▸ **Source excerpt**
________________________________________
United States v. Cuevas-Ovalle

6 M.J. 909 | U.S. Army Court of Military Review | 1979

OPINION OF THE COURT

JONES, Senior Judge:

The appellant was convicted of attempted murder, larceny, kidnapping, and absence without leave in violation of Articles 80, 121, 134 and 86, Uniform Code of Military Justice, 10 U.S.C. §§ 880, 921, 934 and 886. He was sentenced to a dishonorable discharge, forfeiture of all pay and allowances, reduction in grade and confinement at hard labor for thirty years. Due to the failure of the military judge to instruct the appellant on his right to speak in extenuation and mitigation, the convening authority directed a rehearing on the sentence. Upon rehearing the sentence imposed was the same except for confinement which was reduced to twenty years.1 The convening authority approved the sentence.

The appellant has raised several errors for our review pursuant to Article 66, UCMJ, 10 U.S.C. § 866. We will discuss two of them.

I

The appellant asserts that the military judge erred in admitting over defense objection a written confession that was taken by a criminal investigator who, knowing that appellant had a defense counsel, failed to notify the counsel and afforded him the opportunity to be present. In support of his contention, he cites United States v. McOmber, 1 M.J. 380 (C.M.A.1976), wherein the Court of Military Appeals stated:

. once an investigator is on notice that an attorney has undertaken to represent an individual in a military criminal investigation, further questioning of the accused without affording counsel reasonable opportunity to be present renders any statement obtained involuntary under Article 31(d) of the Uniform Code (1 M.J. at 383).

We agree with the principle set forth in McOmber, but the facts here differ in such a crucial respect as to make that decision inapplicable.
________________________________________
▸ **Data extract**
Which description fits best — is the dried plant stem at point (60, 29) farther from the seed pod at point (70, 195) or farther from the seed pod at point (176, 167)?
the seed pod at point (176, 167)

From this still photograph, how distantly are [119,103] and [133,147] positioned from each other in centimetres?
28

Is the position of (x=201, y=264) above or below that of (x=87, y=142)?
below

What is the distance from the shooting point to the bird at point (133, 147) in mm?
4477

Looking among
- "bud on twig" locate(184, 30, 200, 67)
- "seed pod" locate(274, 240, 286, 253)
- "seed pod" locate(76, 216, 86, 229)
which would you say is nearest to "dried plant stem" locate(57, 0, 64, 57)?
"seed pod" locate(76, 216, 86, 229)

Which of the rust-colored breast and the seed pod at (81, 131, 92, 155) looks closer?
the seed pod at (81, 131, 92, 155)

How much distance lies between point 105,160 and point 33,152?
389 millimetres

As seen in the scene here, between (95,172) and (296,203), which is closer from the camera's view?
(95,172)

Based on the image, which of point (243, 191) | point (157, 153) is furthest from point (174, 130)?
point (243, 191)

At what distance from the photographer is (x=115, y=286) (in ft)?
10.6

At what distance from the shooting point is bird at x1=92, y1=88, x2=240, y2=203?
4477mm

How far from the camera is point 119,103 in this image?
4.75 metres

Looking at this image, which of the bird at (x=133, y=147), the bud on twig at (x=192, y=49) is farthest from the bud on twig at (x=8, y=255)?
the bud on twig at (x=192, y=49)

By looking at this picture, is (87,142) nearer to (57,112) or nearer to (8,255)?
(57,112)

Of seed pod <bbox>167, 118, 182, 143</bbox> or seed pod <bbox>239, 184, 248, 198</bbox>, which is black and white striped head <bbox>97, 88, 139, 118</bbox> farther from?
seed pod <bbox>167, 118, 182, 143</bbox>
________________________________________
▸ **List of tasks**
[1] Transcribe the section of the court opinion starting at "The appellant asserts" and ending at "M.J. at 383).".
[2] Rewrite the records starting at the line that contains "Based on the" and ending at the end of the records, with "photographer" changed to "camera operator" and everything else left the same. Return only those lines.

▸ **Solved tasks**
[1]
The appellant asserts that the military judge erred in admitting over defense objection a written confession that was taken by a criminal investigator who, knowing that appellant had a defense counsel, failed to notify the counsel and afforded him the opportunity to be present. In support of his contention, he cites United States v. McOmber, 1 M.J. 380 (C.M.A.1976), wherein the Court of Military Appeals stated:

. once an investigator is on notice that an attorney has undertaken to represent an individual in a military criminal investigation, further questioning of the accused without affording counsel reasonable opportunity to be present renders any statement obtained involuntary under Article 31(d) of the Uniform Code (1 M.J. at 383).

[2]
Based on the image, which of point (243, 191) | point (157, 153) is furthest from point (174, 130)?
point (243, 191)

At what distance from the camera operator is (x=115, y=286) (in ft)?
10.6

At what distance from the shooting point is bird at x1=92, y1=88, x2=240, y2=203?
4477mm

How far from the camera is point 119,103 in this image?
4.75 metres

Looking at this image, which of the bird at (x=133, y=147), the bud on twig at (x=192, y=49) is farthest from the bud on twig at (x=8, y=255)?
the bud on twig at (x=192, y=49)

By looking at this picture, is (87,142) nearer to (57,112) or nearer to (8,255)?
(57,112)

Of seed pod <bbox>167, 118, 182, 143</bbox> or seed pod <bbox>239, 184, 248, 198</bbox>, which is black and white striped head <bbox>97, 88, 139, 118</bbox> farther from?
seed pod <bbox>167, 118, 182, 143</bbox>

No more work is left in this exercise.